_What the task requires_: Could you extend the review of the Art X Lagos art fair, picking up right after its last sentence?

_Source text_:
· · · ·
For Art X the Future of Art in Africa is Stunning

Last weekend, the second edition of Art X, West Africa’s first international art fair, was held. Solomon Elusoji, who was there, reviews its offerings

On a warm afternoon last Sunday, a group of school kids trooped into a lobby, clad in dark jackets and curious expressions. Chaperoned by a female guide, they turned left and paused in front of a

’s installation, some seven wooden sculptures commissioned by the Daily Mail in 1960. The kids had no idea who Enwonwu was, so the guide launched into a brief explanation of the artist’s significance and they, in return, nod their heads and study the form standing opposite, wonder in their puerile eyes, caught in bubbles made of meteors from distant lands.

The school kids, who were attending the last day of Art X Lagos at the Civic Centre, Victoria Island, were not the only ones trapped within these strange bubbles. From the burly man who held his son between the crook of his elbow and chest, to the solitary, dreadlocked lady who wore a red tank top and a perpetual smile, to the group of raucous friends, who filled the gallery with loud banter, everyone moved through the installation with a sense of awe, of awareness. “I’m in love,” Bisoye Bello, a business analyst who works in Lekki, told THISDAY.

The people behind Art X described it as West Africa’s first international art fair, a platform to showcase “the best and most innovative contemporary art from the African continent and diaspora and to widen Nigeria’s connection to the art scene across Africa and internationally.”
· · · ·
_Material provided_:

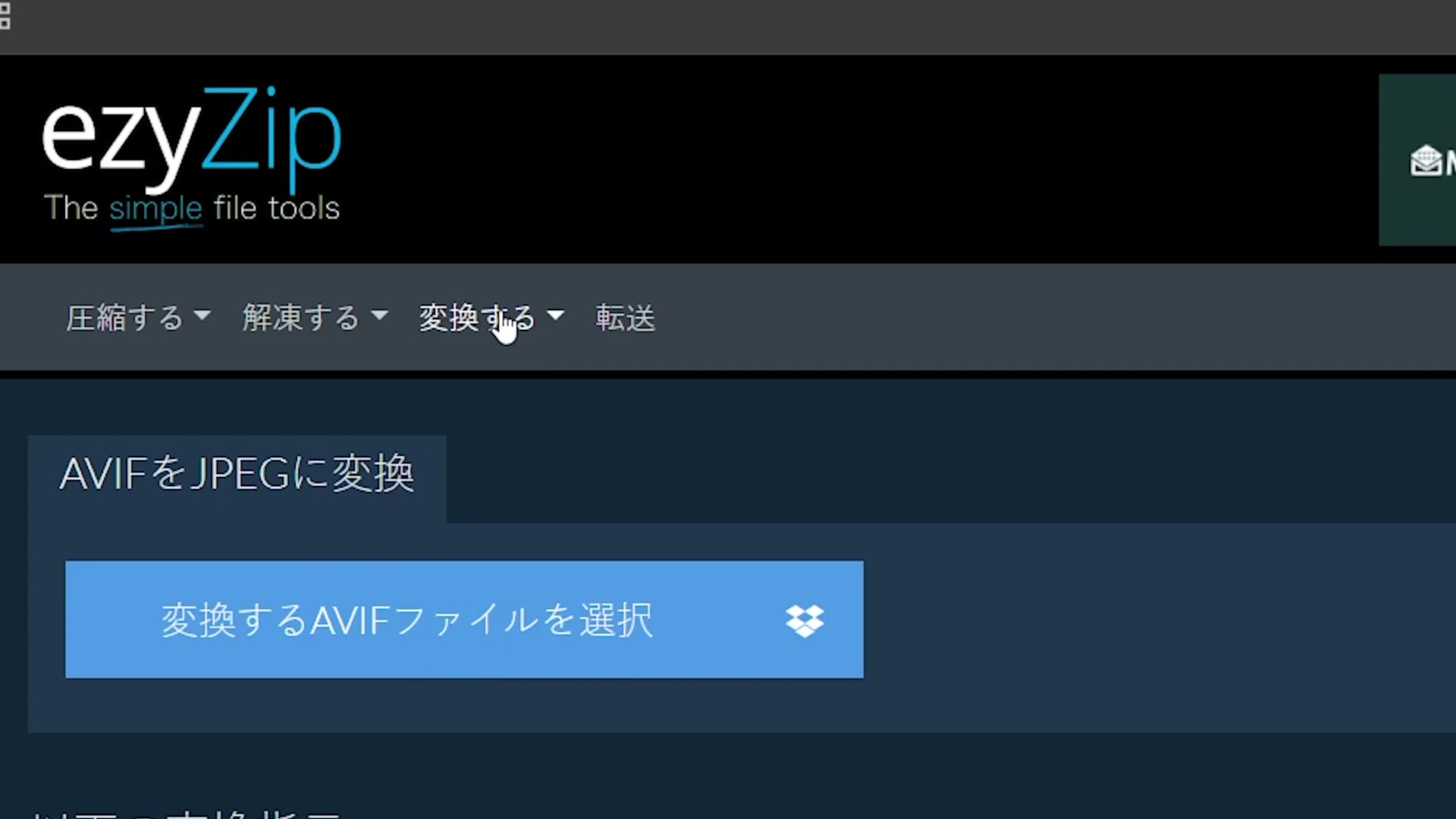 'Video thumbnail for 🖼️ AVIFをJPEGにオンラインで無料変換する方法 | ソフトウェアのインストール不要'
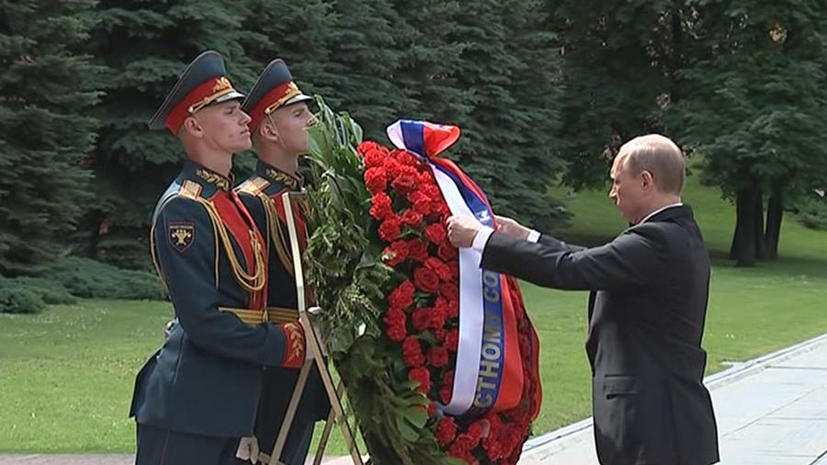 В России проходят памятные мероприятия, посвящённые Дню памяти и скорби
· · · ·
_Result for this exercise_:
In a recent interview with THISDAY, Art X’s Founder, Tokini Peterside told this reporter she wanted to create something like the Venice Biennale, a once a year spectacle that brings the world to experience African art. After welcoming over 9,000 visitors for this second edition and featuring over 60 artists from 15 countries, Tokini’s dream seems not so far-fetched.

The fair’s first night, on November 3, was for a select audience led by the Emir of Kano, Lamido Sanusi, who was the Chief Guest of Honour. The Emir was ushered around the exhibition space by Ms. Peterside and he was visibly pleased with the quality of art on display, noting that such a spectacle be replicated in the northern part of the country, too. The federal government was represented by the Honourable Minister of Information and Culture, Lai Mohammed.

The CBN Governor, Mr. Godwin Emeliefe, leading the corporate world, was also present and was ushered around by Chairman/Editor-in-Chief, THISDAY/ARISE TV, Mr. Nduka Obaigbena. Other corporate personalities included the Managing Director of Standard Chartered, Mrs. Bola Adesola, the Deputy-Managing Director of Access Bank, Mr. Roosevelt Ogbonnaya, Chairman, Zenith Bank, Jim Ovia, notable Chartered Accountant, Bashorun J.K. Randle, amongst many other others.

The elites and art connoisseurs of Lagos were not left behind, with a cast that included the founder of one of the biggest art auction houses in the country, ArtHouse, Ms. Kavita Chellaram, art curators Sandra Obiago and N’gone Fall, business woman and socialite, Mrs. Nkiru Anumudu and billionaire spouse cum entrepreneur, Mrs. Nana Otedola. An avalanche of expatriates, too, were present, keen to experience the wonders of African art and, most likely, collect. Of course, the presence of Ms. Peterside’s parents, Mr. and Mrs. Atedo Peterside, loomed large across the exhibition space.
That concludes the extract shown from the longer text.